Philippe François : Parce que, comme me l’ont enseigné 40 années de pratique, tout commence par la formation. J’ai créé plus d’une vingtaine d’écoles dans ma vie et elles fonctionnent toujours. Celle de Savignac, lancé il y a plus de 30 ans a accueilli des milliers d’étudiants qui, devenus cadres, retransmettent à leur tour ce qu’ils ont appris. Vous voyez que l’on finit, de la sorte, par toucher beaucoup de gens. Mais la formation n’est pas qu’un moyen de diffuser son expérience. Bien faite, elle permet également de faire progresser l’ensemble d’un secteur car, au moment de transmettre à tous ces jeunes avides de connaissance, on est soi-même assailli par le doute et on réfléchit à deux fois à ce que l’on va transmettre ; c’est ainsi que les choses avancent. Et puis, tout va aujourd’hui si vite que tout le monde est contraint de se former ; de plus en plus et de plus en plus souvent !
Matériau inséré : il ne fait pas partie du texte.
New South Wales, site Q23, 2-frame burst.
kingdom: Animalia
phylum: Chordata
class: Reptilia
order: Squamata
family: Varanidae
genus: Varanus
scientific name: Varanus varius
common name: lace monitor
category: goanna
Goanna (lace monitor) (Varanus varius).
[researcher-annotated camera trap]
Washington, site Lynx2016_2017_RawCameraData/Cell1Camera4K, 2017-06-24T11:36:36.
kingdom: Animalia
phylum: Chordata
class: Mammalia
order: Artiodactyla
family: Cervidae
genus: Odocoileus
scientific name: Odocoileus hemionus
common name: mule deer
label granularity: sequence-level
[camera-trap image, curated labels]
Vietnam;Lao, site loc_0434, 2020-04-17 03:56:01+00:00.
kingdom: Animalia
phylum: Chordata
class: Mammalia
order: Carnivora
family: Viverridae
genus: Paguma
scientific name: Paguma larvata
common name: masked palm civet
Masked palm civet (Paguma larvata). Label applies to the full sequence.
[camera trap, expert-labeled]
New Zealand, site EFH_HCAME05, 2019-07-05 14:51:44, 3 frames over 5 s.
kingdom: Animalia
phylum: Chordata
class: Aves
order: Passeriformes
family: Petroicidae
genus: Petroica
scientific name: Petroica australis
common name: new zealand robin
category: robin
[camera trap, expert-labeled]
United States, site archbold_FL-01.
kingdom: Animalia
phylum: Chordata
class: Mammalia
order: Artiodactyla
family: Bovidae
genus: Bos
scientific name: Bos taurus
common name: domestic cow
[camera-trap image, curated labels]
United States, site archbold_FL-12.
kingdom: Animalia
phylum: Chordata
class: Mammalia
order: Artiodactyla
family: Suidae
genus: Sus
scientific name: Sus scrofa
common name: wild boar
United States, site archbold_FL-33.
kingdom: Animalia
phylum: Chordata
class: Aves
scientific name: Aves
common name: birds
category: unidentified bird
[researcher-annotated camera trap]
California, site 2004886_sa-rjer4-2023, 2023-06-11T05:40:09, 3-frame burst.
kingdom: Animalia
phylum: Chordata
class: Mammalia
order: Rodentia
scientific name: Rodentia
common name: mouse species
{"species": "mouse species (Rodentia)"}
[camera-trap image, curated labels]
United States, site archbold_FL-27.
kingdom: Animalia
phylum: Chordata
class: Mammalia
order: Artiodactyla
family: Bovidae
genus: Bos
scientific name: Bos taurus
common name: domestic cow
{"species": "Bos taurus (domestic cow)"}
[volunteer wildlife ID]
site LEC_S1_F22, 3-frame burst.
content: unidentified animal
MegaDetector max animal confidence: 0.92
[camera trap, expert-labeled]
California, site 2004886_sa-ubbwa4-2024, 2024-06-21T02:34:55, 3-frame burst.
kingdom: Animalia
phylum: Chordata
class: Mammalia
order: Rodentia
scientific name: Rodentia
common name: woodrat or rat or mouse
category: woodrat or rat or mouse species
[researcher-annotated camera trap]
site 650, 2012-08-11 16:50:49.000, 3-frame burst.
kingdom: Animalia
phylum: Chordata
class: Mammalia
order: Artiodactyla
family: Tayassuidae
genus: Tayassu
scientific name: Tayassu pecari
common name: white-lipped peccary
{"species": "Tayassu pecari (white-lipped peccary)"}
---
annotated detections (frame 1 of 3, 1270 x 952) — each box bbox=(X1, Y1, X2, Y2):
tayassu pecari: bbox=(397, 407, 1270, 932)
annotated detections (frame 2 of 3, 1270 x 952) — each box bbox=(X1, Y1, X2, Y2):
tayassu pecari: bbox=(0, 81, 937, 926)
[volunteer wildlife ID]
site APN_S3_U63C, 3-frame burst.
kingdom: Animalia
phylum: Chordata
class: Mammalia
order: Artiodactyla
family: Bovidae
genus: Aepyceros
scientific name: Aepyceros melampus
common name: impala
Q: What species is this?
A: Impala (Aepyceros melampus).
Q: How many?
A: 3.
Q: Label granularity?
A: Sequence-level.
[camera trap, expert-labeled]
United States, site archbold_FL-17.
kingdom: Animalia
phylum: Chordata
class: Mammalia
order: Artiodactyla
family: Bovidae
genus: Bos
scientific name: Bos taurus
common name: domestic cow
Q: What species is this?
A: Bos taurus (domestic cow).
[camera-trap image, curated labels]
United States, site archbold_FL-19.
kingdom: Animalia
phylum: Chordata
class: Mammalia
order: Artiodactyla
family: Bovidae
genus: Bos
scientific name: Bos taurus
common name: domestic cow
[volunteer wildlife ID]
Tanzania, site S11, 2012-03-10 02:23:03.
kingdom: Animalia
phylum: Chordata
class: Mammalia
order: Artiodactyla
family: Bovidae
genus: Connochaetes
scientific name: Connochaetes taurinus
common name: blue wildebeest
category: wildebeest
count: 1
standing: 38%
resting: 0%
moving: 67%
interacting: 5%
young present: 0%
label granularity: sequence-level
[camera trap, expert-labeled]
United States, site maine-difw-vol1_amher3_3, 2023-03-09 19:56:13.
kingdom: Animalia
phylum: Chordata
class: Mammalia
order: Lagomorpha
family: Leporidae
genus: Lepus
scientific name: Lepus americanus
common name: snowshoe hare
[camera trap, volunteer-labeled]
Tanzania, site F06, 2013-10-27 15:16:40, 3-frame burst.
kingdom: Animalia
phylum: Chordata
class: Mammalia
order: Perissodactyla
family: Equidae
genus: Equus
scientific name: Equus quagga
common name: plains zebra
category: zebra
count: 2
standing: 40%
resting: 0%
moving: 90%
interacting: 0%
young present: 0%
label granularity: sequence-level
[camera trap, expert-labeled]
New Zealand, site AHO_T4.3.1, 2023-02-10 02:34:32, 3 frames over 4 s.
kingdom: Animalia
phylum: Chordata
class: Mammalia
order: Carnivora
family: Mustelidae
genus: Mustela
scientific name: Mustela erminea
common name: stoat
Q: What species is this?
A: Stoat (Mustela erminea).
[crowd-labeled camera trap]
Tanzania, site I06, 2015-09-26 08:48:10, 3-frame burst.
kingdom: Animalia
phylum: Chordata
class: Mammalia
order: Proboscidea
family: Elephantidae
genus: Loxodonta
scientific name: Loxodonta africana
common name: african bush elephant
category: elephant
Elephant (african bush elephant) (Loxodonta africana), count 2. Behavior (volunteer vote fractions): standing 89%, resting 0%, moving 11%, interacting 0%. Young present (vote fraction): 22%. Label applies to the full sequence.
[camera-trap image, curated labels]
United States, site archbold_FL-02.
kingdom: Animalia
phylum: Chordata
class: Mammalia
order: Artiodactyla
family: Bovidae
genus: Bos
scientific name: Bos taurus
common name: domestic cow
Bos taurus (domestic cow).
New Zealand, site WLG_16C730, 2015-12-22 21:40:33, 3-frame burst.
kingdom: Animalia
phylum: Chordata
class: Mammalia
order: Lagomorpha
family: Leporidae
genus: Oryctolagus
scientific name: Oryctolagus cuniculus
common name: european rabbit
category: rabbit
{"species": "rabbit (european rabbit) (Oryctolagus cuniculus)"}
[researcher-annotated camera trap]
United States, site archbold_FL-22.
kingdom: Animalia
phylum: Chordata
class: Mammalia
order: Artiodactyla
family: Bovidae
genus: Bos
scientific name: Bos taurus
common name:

V-A : Vous êtes président de l’AMFORHT (l’Association Mondiale pour la Formation Hôtelière et Touristique) depuis 5 ans. Le Développement Durable (DD) est-il aujourd’hui un thème régulièrement enseigné dans le monde ?

PF : L’AMFORHT est une ONG créée par l’ONU à la suite de l’OMT (Organisation Mondiale du Tourisme) il y a 45 ans et qui compte aujourd’hui 860 membres dans 57 pays. Je m’y suis investi depuis longtemps car c’est un levier important pour faire avancer les choses (j’y assume actuellement mon second mandat de président), son but étant de rassembler tous les acteurs de la formation : de la recherche jusqu’au terrain. Comme l’AMFORHT est déjà un rapprochement d’êtres humains, la dimension humaine inscrite dans le DD s’y est invitée assez rapidement. L’environnement, c’est autre chose ; une des missions que je me suis fixées étant précisément d’avancer sur les valeurs environnementales. Quand un commis de cuisine arrêtera le robinet pendant qu’il ne s’en sert pas, on aura avancé. J’en parlais hier en Haïti (où la gestion de l’eau importe) comme j’en parle à chaque fois que je le peux (invité récemment à Moscou pour y représenter l’association, j’en ai profité pour engager le dialogue avec une université, tenter de la faire basculer de notre côté. C’est un travail de militant de très longue haleine, comparable aux efforts répétés que nous produisons avec l’Education Nationale pour qu’elle fasse entrer cette dimension environnementale dans ses programmes officiels…

 Philippe FRANCOIS - 4

V-A : Justement, où en est-on aujourd’hui de l’intégration des principes du DD dans la formation hôtelière et touristique en France ? Quels ont été les progrès accomplis et qu’est-ce qui reste d’essentiel à faire ?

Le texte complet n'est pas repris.